_EXERCISE A_
In the proof outline about a basis for a tensor product of vector spaces, which property of the tensor product yields the spanning property?

_SELECTED EXCERPT_
>> Begin
[proofplan]
We show the set $\{e_i \otimes f_j\}$ is a basis for $V \otimes_k W$ by verifying two properties: spanning and linear independence. The spanning property follows from bilinearity of the tensor product, which reduces every elementary tensor $v \otimes w$ to a linear combination of $e_i \otimes f_j$, and then extends to all of $V \otimes_k W$ by linearity. Linear independence is established by constructing, for each pair $(i_0, j_0)$, a bilinear form whose induced linear functional on $V \otimes_k W$ vanishes on every $e_i \otimes f_j$ except $e_{i_0} \otimes f_{j_0}$.
[/proofplan]
[step:Reduce every element of $V \otimes_k W$ to a linear combination of $e_i \otimes f_j$]
By the [universal property of the tensor product](/theorems/???), every element of $V \otimes_k W$ is a finite sum of elementary tensors $v \otimes w$ with $v \in V$, $w \in W$. Fix such an elementary tensor. Since $\{e_1, \ldots, e_m\}$ is a basis for $V$ and $\{f_1, \ldots, f_n\}$ is a basis for $W$, write
\begin{align*}
v = \sum_{i=1}^m a_i e_i, \qquad w = \sum_{j=1}^n b_j f_j,
\end{align*}
with $a_i, b_j \in k$. Bilinearity of the tensor product gives
\begin{align*}
v \otimes w = \left(\sum_{i=1}^m a_i e_i\right) \otimes \left(\sum_{j=1}^n b_j f_j\right) = \sum_{i=1}^m \sum_{j=1}^n a_i b_j \, (e_i \otimes f_j).
\end{align*}
Since every element of $V \otimes_k W$ is a finite sum of elementary tensors, and each elementary tensor is a linear combination of $\{e_i \otimes f_j\}$, the set $\{e_i \otimes f_j : 1 \le i \le m, 1 \le j \le n\}$ spans $V \otimes_k W$.
[guided]
We need to show that $\{e_i \otimes f_j\}$ spans $V \otimes_k W$. By the [universal property of the tensor product](/theorems/???), every element of $V \otimes_k W$ is a finite sum of elementary tensors $v \otimes w$. So it suffices to show that each elementary tensor $v \otimes w$ lies in $\operatorname{span}\{e_i \otimes f_j\}$.
>> End
_EXERCISE B_
Return every line of the records that contains the string "this", treating uppercase and lowercase as different.

_DATASET RECORDS_
>> Begin
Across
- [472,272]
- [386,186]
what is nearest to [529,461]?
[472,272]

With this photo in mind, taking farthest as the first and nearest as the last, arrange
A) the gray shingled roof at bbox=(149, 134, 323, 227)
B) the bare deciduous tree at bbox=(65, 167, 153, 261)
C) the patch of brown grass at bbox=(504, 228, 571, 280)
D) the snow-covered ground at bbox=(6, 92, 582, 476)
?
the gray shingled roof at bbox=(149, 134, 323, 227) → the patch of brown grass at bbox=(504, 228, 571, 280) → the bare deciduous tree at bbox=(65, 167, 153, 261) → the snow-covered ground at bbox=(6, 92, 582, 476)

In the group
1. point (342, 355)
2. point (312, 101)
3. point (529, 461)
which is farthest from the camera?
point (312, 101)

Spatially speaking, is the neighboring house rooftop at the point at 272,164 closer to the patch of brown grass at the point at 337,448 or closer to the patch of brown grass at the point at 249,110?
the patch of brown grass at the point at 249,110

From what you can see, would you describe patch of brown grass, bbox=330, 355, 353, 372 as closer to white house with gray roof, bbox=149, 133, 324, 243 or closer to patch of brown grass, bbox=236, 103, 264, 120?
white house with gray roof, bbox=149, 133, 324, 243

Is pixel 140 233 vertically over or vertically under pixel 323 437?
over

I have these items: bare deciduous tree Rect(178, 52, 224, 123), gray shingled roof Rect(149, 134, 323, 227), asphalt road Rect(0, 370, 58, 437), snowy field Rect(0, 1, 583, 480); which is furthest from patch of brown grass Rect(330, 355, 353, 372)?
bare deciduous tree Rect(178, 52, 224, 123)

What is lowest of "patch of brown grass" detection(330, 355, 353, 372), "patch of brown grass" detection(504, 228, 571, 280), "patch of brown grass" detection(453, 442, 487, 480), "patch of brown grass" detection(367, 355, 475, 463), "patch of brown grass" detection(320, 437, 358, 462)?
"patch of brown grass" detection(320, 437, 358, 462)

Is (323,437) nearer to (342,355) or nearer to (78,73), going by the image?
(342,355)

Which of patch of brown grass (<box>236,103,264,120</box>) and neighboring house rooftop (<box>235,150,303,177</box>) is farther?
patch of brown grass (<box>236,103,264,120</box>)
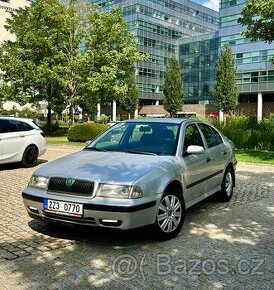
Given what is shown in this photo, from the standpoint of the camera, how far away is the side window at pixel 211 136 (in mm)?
7105

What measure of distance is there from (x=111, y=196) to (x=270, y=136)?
>> End
_SOLUTION A_
Bilinearity of the tensor product.

_SOLUTION B_
With this photo in mind, taking farthest as the first and nearest as the last, arrange
Given what is shown in this photo, from the standpoint of the camera, how far away is the side window at pixel 211 136 (in mm)?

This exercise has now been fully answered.